[Required action A]
Answer these questions from the text on the iPhone SMS flaw:
(i) At which conference and in which city did Charlie Miller present the flaw?
(ii) By when does Apple hope to have a security patch in place?
(iii) During which contest did Miller recently hack into Mac OS X?
[Required action B] Using the text on the iPhone SMS flaw, explain why the vulnerability is called an SMS flaw.
[Required action C] Write the next part of the news item on the iPhone SMS flaw, picking up after its final sentence.

[Text shown]
╭──
Specifically, the vulnerability occurs in the way the iPhone receives and sends text messages via its Short Messaging Service, or SMS. Attackers could take advantage of weaknesses in the binary code sent by the SMS to an iPhone.
If exploited, the SMS flaw could be used by hackers for malicious purposes that include tracking a victim's location via GPS, executing malicious code that launches a denial of service attack or botnet, or listening in on conversations. Users could become infected by visiting a malicious Web site or clicking on a malicious link, typically through a social engineering ploy.
The iPhone flaw was first detected by hacker Charlie Miller, who presented the SMS flaw at the SyScan conference in Singapore on Thursday. He has plans to further discuss the bug at the upcoming Black Hat USA 2009 hacker conference, according to an Intego security blog.
Meanwhile, Apple is working on a security patch and hopes to have one in place before Miller's presentation at the end of July.
Miller, an authority on Mac OS X, is the author of "The Mac Hacker's handbook. He recently achieved a successful hack into the Mac OS X during the PWN to Own contest held at the CanSecWest security conference in Vancouver, B.C.
During his SyScan presentation, Miller said that the flaw allows the hacker to "jailbreak" into the phone, which occurs when a user removes Apple's barriers to installing third-party applications, such as cracked applications and software not distributed by Apple or the iTunes Store, according to the Intego blog post.
╰──
[Entries supplied]
╭──
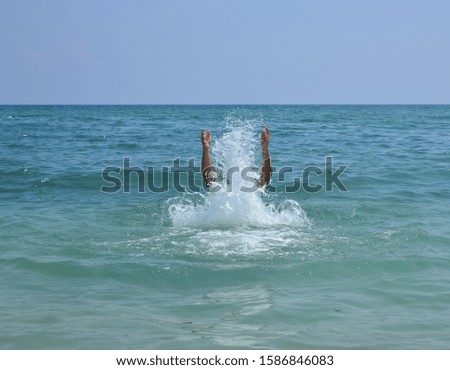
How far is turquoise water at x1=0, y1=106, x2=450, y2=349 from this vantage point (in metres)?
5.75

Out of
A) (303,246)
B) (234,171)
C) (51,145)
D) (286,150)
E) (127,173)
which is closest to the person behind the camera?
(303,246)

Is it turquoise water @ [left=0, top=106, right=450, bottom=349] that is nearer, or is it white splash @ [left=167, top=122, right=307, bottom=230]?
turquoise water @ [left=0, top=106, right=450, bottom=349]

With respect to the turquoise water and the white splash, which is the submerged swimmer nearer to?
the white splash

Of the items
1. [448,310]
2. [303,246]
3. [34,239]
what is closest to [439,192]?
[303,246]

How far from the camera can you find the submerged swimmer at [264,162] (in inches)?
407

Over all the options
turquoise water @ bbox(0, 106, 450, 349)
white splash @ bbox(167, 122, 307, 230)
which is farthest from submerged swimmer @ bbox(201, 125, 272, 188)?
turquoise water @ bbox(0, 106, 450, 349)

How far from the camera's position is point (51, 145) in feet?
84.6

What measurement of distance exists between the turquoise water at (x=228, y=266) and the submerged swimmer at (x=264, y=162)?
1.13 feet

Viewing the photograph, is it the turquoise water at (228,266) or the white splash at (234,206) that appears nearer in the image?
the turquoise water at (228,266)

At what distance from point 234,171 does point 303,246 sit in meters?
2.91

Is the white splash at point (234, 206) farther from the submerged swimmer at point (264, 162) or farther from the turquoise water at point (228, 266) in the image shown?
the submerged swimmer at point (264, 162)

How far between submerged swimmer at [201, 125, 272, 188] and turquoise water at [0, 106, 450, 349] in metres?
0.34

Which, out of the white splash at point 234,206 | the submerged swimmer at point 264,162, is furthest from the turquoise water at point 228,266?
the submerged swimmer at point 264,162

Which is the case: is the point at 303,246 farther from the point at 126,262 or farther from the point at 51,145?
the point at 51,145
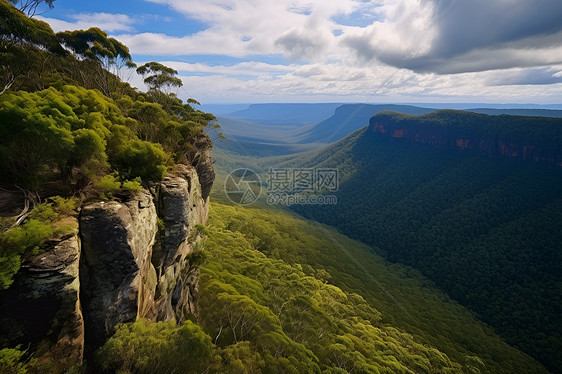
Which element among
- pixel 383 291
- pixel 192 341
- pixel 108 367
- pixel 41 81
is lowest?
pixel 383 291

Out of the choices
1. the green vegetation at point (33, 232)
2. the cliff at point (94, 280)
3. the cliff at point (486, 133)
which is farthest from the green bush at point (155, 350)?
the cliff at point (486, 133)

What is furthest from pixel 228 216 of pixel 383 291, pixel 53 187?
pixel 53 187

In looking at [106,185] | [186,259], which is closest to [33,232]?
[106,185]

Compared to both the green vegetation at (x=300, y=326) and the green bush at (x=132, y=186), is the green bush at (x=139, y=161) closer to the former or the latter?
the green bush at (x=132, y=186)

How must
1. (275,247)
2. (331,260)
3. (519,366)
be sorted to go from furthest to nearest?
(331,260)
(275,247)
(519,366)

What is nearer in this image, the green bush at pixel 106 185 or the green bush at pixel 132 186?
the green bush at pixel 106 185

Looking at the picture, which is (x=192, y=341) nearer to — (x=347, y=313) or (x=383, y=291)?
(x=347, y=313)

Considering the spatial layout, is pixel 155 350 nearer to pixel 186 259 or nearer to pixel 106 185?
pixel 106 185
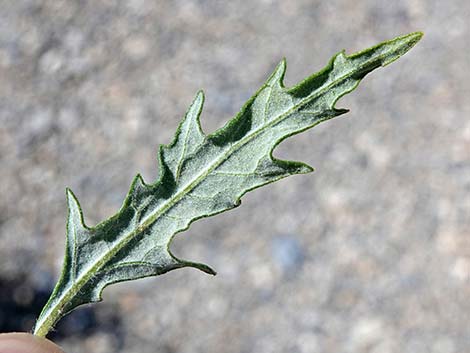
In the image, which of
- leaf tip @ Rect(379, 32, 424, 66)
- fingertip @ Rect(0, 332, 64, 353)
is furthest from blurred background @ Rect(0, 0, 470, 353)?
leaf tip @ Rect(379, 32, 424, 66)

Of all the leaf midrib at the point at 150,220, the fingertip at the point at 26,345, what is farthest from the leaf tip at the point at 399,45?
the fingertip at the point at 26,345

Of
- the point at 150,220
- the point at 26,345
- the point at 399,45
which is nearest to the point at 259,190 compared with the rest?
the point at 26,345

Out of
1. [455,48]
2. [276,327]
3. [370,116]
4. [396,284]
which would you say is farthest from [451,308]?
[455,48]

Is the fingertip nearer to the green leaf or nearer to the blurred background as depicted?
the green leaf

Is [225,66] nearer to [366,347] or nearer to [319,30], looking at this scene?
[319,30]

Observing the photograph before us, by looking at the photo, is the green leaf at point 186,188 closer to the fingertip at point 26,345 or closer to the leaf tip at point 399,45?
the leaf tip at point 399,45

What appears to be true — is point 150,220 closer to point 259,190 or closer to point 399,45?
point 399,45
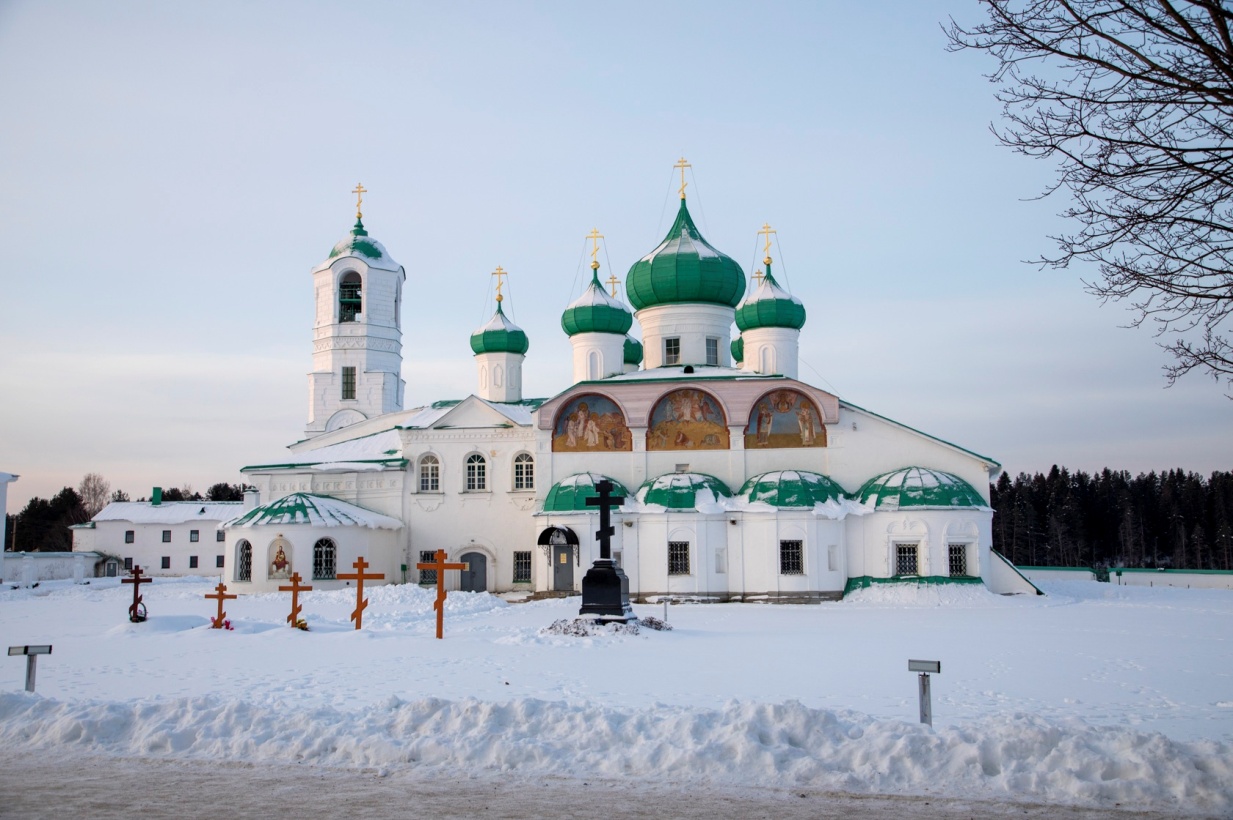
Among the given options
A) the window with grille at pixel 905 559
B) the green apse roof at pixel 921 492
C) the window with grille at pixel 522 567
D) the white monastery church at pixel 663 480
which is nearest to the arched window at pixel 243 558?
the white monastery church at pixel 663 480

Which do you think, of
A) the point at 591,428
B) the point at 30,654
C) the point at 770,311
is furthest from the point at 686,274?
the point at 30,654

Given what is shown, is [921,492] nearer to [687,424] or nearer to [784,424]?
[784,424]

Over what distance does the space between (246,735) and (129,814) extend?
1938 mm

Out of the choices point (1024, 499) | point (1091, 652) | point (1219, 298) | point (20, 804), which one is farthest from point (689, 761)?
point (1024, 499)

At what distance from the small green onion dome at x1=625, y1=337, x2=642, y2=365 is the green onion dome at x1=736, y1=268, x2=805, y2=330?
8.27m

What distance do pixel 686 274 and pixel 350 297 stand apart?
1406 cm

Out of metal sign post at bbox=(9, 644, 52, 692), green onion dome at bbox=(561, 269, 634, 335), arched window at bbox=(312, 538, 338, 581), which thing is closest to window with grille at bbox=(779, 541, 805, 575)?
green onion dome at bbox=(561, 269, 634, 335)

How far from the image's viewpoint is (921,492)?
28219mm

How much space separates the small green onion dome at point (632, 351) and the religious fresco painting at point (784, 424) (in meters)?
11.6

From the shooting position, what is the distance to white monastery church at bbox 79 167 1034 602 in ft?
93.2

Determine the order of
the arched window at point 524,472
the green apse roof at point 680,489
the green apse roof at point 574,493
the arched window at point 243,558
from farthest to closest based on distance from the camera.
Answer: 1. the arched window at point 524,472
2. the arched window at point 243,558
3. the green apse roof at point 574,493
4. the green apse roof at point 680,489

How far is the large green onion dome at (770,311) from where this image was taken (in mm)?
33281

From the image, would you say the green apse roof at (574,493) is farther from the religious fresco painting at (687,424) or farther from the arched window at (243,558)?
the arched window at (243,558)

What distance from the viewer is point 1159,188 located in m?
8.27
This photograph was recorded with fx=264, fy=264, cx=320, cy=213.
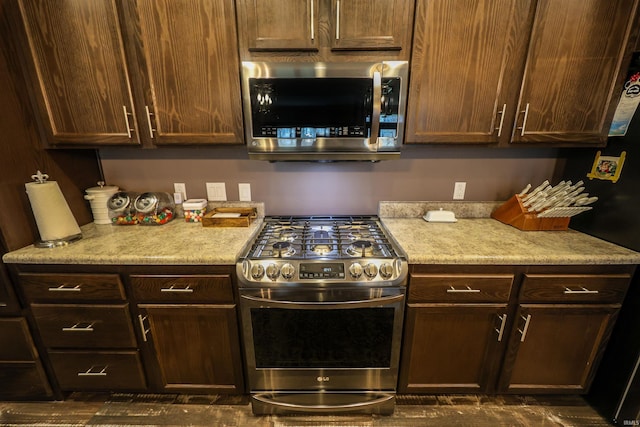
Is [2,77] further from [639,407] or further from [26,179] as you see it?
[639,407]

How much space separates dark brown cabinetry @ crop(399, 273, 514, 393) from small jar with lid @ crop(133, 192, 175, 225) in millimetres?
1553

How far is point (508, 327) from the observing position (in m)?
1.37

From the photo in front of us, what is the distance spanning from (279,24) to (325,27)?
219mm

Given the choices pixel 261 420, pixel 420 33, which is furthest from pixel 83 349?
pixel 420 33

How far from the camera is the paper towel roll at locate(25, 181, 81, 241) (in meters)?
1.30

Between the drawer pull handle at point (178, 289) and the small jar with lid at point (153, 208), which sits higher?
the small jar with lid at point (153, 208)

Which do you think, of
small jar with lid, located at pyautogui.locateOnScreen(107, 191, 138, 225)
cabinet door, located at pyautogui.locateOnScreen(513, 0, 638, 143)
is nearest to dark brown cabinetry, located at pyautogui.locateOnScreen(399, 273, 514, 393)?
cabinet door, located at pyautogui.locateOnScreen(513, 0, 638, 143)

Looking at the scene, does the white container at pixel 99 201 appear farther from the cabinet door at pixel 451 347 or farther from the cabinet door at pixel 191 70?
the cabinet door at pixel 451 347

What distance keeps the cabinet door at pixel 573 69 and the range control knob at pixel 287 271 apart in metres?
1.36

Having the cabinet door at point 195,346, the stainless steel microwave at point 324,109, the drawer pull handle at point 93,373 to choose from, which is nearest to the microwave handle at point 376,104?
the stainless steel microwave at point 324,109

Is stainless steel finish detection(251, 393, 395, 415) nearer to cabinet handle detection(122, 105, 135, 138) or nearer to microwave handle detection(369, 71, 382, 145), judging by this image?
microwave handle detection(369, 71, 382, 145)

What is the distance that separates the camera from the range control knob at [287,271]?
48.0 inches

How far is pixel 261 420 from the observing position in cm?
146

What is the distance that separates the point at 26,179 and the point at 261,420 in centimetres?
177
╰──
[Answer box A]
(i) The SyScan conference in Singapore.
(ii) Before Miller's presentation at the end of July.
(iii) The PWN to Own contest held at the CanSecWest security conference in Vancouver, B.C.

[Answer box B] The vulnerability lies in the way the iPhone receives and sends text messages through its Short Messaging Service, or SMS. Attackers could exploit weaknesses in the binary code that SMS sends to an iPhone.

[Answer box C]
Users who "jailbreak" an iPhone can also use the device on a carrier other than AT&T, Apple's exclusive carrier. And vulnerabilities in the iPhone's SMS function can give the attacker access to the handset.
However, despite the SMS flaw, Miller said that the stripped down version of the MacOS X in the iPhone was more secure than the full version of the Mac OS X operating system due to the fact that it doesn't support Adobe Flash and Java apps, which often leave a device vulnerable to attack. In addition, the iPhone baked in security hardware that protects its stored data, and is designed to only run code created by Apple.
While Apple doesn't have a system to rank its security flaws, the iPhone SMS vulnerability would be deemed "critical" due to the fact it can be exploited remotely.